1. Field
This disclosure relates to signal coincidence detection circuits.
2. Description of Related Art
In analog circuits it is often desirable to determine when two signals are coincident. For purposes of this disclosure, coincidence (or signal coincidence) means that two (or more) voltage signals have substantially the same voltage amplitude at substantially the same point in time. For instance, such (signal) coincidence may be established when the signals being compared are all within a certain range relative to each other (e.g., within a certain percentage or within a certain difference in amplitude). For instance, in a particular embodiment, two signals may be considered to be coincident if they have voltage amplitudes that are within 100 mV of each other. The 100 mV difference may be termed a “coincidence band” or “band of coincidence.” In such an embodiment, a voltage signal of 2.9 V would be considered to be coincident with a voltage signal of 2.95 V, while the signal of 2.9 V would not be considered coincident with a voltage signal of 2.85 V. As is known, such signal coincidence may be determined using a signal coincidence detection circuit.

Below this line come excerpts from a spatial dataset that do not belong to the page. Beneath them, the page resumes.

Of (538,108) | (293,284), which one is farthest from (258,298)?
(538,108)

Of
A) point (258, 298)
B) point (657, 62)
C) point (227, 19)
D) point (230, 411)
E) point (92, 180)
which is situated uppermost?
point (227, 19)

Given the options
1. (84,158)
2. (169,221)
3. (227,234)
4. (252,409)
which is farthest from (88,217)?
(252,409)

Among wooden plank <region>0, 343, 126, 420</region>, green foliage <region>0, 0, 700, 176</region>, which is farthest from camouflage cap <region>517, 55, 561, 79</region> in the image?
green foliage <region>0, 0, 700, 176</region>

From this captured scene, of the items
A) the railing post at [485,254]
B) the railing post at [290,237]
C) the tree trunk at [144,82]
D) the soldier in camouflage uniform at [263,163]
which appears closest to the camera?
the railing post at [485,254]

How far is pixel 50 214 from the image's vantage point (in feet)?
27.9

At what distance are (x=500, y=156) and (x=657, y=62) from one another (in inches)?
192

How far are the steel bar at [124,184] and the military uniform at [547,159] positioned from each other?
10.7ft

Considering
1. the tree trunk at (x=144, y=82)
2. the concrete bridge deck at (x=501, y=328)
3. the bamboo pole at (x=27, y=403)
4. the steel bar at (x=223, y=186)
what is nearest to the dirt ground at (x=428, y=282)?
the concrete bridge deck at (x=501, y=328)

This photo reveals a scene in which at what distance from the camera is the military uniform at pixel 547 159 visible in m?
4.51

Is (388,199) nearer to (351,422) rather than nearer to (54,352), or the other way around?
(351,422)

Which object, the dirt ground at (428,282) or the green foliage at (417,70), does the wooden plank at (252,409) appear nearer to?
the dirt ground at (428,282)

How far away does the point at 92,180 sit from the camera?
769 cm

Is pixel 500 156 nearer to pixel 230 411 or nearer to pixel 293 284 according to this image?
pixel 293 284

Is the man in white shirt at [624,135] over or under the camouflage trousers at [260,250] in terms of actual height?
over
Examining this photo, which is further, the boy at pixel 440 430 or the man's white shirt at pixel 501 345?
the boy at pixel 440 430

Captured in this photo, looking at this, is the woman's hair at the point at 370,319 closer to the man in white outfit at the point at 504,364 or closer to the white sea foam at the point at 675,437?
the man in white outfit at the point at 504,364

An example application for such signal coincidence detection circuits is their use to determine “lock” of bandgap reference circuits. Bandgap reference circuits are known and will not be described in detail here. Briefly, however, bandgap reference circuits are used to provide stable voltage references in low-voltage circuits (e.g., ˜1.2 V). Additionally, bandgap reference circuits may be used to provide local biases in very large scale integrated circuits. Local biases generated by such bandgap circuits are desirable because they are not substantially affected by ambient noise or transient signals. Bandgap circuits are feedback circuits where a reference signal is applied and a feedback signal is generated based on the reference signal. The bandgap circuit is considered to be “locked” when the feedback signal is coincident (e.g., within a band of coincidence) with the reference signal. As indicated above, such coincidence may be determined using a signal coincidence detection circuit. However, current approaches for implementing such signal coincidence detection circuits have certain drawbacks.
For instance, current embodiments of signal coincidence detection circuits are fairly complicated analog circuits (e.g., including fifty or more transistors). Such circuits include a series of comparators, where shifts in the threshold of the comparators are used to establish a coincidence band for the signals being compared by the circuit. Such signal coincidence detection circuits also include logic circuitry that is used to determine coincidence between signals of interest (e.g., a reference signal and a feedback signal of a bandgap reference circuit) based on signals that are generated by the series of comparators from the signals of interest. However, because of their complexity, such signal coincidence detection circuits have relatively high power dissipation, may operate slowly and are difficult to design.
Furthermore, it may be desirable to establish a threshold voltage for coincidence detection (e.g., a voltage level below which coincidence of signals being compared will not be indicated) so that coincidence of the signals being compared that occurs below the threshold voltage is not indicated. In such an approach, additional circuitry is needed for setting such a threshold. Such threshold circuitry thus further increases the design complexity and power dissipation of such circuits. Based on the foregoing, alternative approaches for implementing such signal detection circuits are desirable.
The foregoing examples of the related art and limitations related therewith are intended to be illustrative and not exclusive. Other limitations of the related art will become apparent to those of skill in the art upon a reading of the specification and a study of the drawings.